Setelah dilakukan penetapan “obyek tanah terlantar”, evaluasi, peringatan maka terhadap “tanah terlantar” tidak dibenarkan lagi melakukan “perbuatan hukum”. 


Perbuatan hukum tidak dapat dibenarkan disebabkan telah hapusnya Hak Atas Tanah atau Hak Pengelolaan, putusnya hubungan hukum; dan dikuasai oleh negara.

Semangat diterbitkannya PP Tanah Terlantar untuk memenuhi ketentuan Pasal 180 Undang- Undang Nomor 11 Tahun 2O2O tentang Cipta Kerja (UU Cipta Kerja). Dan Pasal 27, Pasal 34, dan Pasal 40 Undang-Undang Nomor 5 Tahun 1960.


Secara sekilas semangat PP Tanah Terlantar adalah implementasi dari UU Ciptakerja. 


Namun apabila ditelisik lebih jauh, praktek “penertiban tanah” terlantar sudah lama diatur didalam Hukum Adat Jambi. 


Berbagai seloko seperti “Ayam Benci disangkak. Tinggal telur. Merayang buah di kebango. Harta Jauh diulang-ulang. Harta Dekat disenano”, “Jauh tidak dipenano. Dekat tidak disiang”, harta jauh tidak dipenano. Harta Dekat tidak disiang”, “Sosok jerami, tunggul pamareh”, Sosok jerami, tunggul pemareh. Kalah durian dek benalu. Ilang Mentaro hilang tanah. Ilang tutur ilang penano”, “Sesap rendah. Tunggul pemarasan”. Atau “sesap rendah.

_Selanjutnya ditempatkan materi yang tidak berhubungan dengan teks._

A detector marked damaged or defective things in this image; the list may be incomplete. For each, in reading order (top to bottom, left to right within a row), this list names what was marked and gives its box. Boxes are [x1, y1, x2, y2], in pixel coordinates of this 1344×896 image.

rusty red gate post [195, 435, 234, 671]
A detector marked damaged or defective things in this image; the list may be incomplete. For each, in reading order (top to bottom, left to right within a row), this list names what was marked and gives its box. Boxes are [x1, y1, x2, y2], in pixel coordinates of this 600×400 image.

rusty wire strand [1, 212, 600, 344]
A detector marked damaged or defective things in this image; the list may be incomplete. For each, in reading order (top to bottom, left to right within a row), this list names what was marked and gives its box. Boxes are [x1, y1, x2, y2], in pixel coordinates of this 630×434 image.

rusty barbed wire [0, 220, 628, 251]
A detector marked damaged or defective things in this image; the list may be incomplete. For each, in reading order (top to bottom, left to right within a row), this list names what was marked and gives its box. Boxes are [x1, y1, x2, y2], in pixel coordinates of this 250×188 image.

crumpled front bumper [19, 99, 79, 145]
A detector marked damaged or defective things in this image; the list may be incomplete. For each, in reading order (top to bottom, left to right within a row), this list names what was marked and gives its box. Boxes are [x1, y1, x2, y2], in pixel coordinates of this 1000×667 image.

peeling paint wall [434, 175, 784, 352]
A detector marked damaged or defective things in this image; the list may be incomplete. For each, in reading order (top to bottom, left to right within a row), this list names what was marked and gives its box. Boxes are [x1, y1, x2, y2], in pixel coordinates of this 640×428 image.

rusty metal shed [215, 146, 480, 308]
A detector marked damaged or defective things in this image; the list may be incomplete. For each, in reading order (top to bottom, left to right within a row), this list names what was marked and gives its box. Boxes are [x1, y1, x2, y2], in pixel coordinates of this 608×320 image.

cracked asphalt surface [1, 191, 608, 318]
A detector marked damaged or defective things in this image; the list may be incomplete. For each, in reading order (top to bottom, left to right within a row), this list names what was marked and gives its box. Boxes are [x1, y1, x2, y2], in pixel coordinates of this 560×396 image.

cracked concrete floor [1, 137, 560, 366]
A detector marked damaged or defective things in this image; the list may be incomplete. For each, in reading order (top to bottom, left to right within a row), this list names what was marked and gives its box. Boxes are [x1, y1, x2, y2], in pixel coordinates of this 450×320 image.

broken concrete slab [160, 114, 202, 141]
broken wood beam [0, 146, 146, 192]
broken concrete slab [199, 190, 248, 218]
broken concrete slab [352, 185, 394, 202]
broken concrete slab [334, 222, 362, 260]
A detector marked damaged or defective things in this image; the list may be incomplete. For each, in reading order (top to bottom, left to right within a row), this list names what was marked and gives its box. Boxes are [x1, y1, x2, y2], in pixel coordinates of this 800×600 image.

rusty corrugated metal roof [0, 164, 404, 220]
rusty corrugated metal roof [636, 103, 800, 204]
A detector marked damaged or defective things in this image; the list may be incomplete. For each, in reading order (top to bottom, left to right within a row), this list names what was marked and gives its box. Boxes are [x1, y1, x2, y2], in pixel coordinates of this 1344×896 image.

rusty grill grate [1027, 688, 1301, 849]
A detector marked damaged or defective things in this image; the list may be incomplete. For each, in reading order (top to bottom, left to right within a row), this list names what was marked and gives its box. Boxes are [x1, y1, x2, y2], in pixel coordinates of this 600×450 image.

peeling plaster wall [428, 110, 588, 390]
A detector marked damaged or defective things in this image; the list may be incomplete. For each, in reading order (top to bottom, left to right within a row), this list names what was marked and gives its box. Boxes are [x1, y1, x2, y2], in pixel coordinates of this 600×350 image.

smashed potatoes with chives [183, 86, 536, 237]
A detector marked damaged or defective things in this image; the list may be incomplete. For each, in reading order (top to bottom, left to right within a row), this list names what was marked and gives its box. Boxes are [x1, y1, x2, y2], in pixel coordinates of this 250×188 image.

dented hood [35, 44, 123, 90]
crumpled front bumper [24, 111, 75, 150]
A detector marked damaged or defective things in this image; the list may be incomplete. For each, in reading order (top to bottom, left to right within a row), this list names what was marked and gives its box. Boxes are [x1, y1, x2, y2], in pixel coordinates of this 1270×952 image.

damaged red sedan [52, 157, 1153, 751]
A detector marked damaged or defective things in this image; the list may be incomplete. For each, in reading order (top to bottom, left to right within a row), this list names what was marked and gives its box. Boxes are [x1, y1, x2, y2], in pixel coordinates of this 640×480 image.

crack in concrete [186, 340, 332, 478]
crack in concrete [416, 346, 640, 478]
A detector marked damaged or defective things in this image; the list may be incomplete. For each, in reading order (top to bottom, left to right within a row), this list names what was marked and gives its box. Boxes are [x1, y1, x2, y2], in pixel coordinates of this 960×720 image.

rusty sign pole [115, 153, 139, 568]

Jerami tinggi”, “sesap mudo”, sesap tuo”, belukar mudo, belukar tuo, belukar lasah, “perimbun”, “hilang celak jambu klelo” adalah kategori sebagai “Tanah terlantar”. 


Dengan demikian apabila tanah kemudian tidak dirawat maka terhadap tanahnya menjadi hilang. Belukar tuo” atau “belukar Lasa”, “sesap rendah jerami tinggi” atau “sesap rendah tunggul pemarasan”, “perimbun”, “Mati tanah. Buat tanaman” dan “Larangan krenggo” adalah Seloko yang menunjukkan tanah yang telah dibuka maka harus ditanami paling lama 3 tahun. Dan kemudian harus dirawat. 


Sehingga Hukum Adat Melayu Jambi yang sudah lama mengatur tentang “tanah terlantar” justru membuktikan Hukum Adat justru lebih unggul daripada Hukum Nasional. 


Dengan demikian, semangat penertibatan “tanah terlantar” yang sudah lama diatur didalam hukum adat kemudian diadopsi menjadi Hukum Nasional haruslah diberi ruang apresiasi.